7 comments to Masurian Lakes – Mikolajki to Ruciane-Nida and return

  • Sean Mccann

    Hi Ricky,

    I have really enjoyed your trio of posts about your cruising holiday on the Masurian Lakes. I’ve never gone cruising myself but am assured it is a wonderful, restful way to spend a few days. The area you visited reminds me of the upper reaches of the River Shannon in Ireland with many lakes and connecting channels to explore but without the railways and roads you encountered. I hope Sybille and yourself had a great time. Thanks for another informative look at a place I’ve never been. God bless.

    • Ricky

      Hi Sean,

      Glad you enjoyed these three posts. They’ll be more about the rest of our Polish adventure, shortly. I’m sure there are similarities between Masurian Lakes & the upper Shannon, though I think Ireland would be less forested than Masuria.

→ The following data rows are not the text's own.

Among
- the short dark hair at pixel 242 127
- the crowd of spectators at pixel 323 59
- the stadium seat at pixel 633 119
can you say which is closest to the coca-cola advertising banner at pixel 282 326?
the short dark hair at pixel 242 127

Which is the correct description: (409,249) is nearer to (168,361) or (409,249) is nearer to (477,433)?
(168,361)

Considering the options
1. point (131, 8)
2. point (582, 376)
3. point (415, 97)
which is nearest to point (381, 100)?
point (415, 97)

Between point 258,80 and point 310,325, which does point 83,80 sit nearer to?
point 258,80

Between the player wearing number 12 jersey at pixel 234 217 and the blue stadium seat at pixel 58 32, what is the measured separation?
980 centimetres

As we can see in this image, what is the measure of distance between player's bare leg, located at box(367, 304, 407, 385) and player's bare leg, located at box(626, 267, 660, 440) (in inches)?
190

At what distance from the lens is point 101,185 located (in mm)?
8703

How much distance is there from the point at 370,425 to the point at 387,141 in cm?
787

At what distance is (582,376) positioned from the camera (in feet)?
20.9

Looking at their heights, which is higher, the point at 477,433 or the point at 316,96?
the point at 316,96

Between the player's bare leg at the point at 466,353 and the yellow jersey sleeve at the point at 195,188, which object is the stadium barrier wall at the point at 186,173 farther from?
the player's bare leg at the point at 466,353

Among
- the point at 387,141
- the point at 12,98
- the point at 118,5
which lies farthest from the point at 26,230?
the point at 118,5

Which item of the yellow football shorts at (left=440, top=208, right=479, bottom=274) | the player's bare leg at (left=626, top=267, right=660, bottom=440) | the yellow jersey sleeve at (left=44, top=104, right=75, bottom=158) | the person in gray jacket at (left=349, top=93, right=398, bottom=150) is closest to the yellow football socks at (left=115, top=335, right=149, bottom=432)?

      Thank you for continuing to be such a faithful commenter here – all my other regulars seem to have left the planet, despite the blog continuing to get 80+ hits a day 🙁

  • Sean Mccann

    Hi Ricky,
    You’re right of course about the forests, although the smaller lakes would have a ring of lakeside scrub or bushes the land use is mainly pasture in that area. I’m sorry to see the absence of your ‘regulars’ and for the fact I got lazy and responded to only one of your posts about your cruise. I always appreciate the obvious effort you put into each of your blog posts, the choice of subject, the insightful and descriptive writing and your and Sybille’s great photographs, which complement each post so well. Thank you.

    • Ricky

      Hi again Sean,

      I mentioned forests because the trees and the colours of Autumn, were such a special feature of the Masurian Lakes. In Britain and Ireland, only 10% of the country is forested. In the Czech Republic, the figure is 35% and my research tells me that the figure for Poland is only a little lower at 30%. It is a contrast I frequently notice when travelling.

      There is no need to apologise for only leaving a comment on the final post of the three about our cruise. The three posts go together & I don’t expect a comment on every single one of them! Thank you as always, for your kind words.

  • I hope you’ll forgive me for a composite comment on your three enjoyable lake posts, Ricky. The lovely photos clearly convey the wonderfully calm and restful atmosphere of your journey afloat. I bet you both felt very rested and relaxed by the end of the week. 🙂

    • Ricky

      There is no need to apologize for leaving a composite comment. As I said in reply to Sean who did the same thing – the three posts go together. There was just too much material to put into one post. For the most part, our time was calm & restful, except for when reached Lake Niegocin on our return journey south, and found that the buoys had been removed 🙁 But the Masurian Lakes were a wonderful place to visit & more than lived up to my expectations beforehand.